ADVISOR | Novembre 2021
Una storia di amore iniziata oltre quindici anni fa, quella tra consulenti finanziari e architettura aperta, celebrata con l’arrivo in Italia di decine di SGR estere.
I consulenti finanziari potevano finalmente scegliere tra un numero crescente di asset manager americani, inglesi, francesi che affiancavano i nomi storici delle società di gestione del risparmio italiano.
Nel 2007 il 75% dei consulenti finanziari sceglieva in autonomia la casa di investimento e all’interno di questa il fondo o i fondi da proporre ai propri clienti, tra quelli messi a disposizione della mandante, ovviamente.
Anche le mandanti erano alla spasmodica ricerca di nuovi leader dell’asset manager, meglio se esteri, da mettere in vetrina per dare un respiro più globale e cool alla propria attività di consulenza finanziaria.
I mercati finanziari, si sa, non hanno confini, quindi le porte erano aperte a qualsiasi asset manager che avesse una buona reputazione e un buon track record.
A meno di quindici anni, i numeri si sono invertiti.
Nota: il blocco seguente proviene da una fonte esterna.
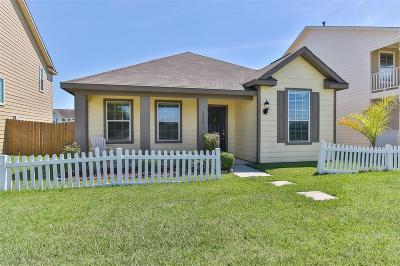 Willis Single Family Home For Sale: 10856 S Lake Mist Lane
Solo il 25% dei consulenti va ancora “à la carte” mentre il 75% di loro si affida ai “menù degustazione” predisposti dallo chef della mandante, ovverossia dal team di fund selection che oggi decide la buy list e il destino delle SGR.
Come se non bastasse le mandanti, anche quelle storicamente più aperte alle SGR terze hanno cominciato, chi prima chi dopo, a creare vere e proprie SGR interne, dedite alla gestione in delega a case terze dei propri asset.
Gestioni in delega mediante la richiesta alle SGR di veri e propri cloni dei loro fondi super star da inserire in contenitori a nome della SGR della mandante e caratterizzati da nomi accattivanti in linea con le tendenze di mercato.
Ovviamente alle SGR è richiesto di rinunciare non solo alla visibilità del proprio brand, ma anche a qualche punto base nelle commissioni di gestione.
Tutto ciò per le mandanti ha tre vantaggi: 1) un beneficio economico derivante dalla stretta sulle commissioni alle SGR; 2) un controllo diretto del rischio; 3) una maggiore retention dei clienti in caso di cambio di casacca del consulente.
Per il consulente il vantaggio è quello di poter contare su soluzioni di investimento preconfezionate dalla propria mandante, liberando tempo da investire nella relazione con i clienti e i prospect.
Oggi – con qualche eccezione – il mercato sembra dunque aver chiuso con l’architettura aperta.
Corsi e ricorsi storici come direbbe Gian Battista Vico: chissà se il futuro ci possa riservare un altro cambio di rotta?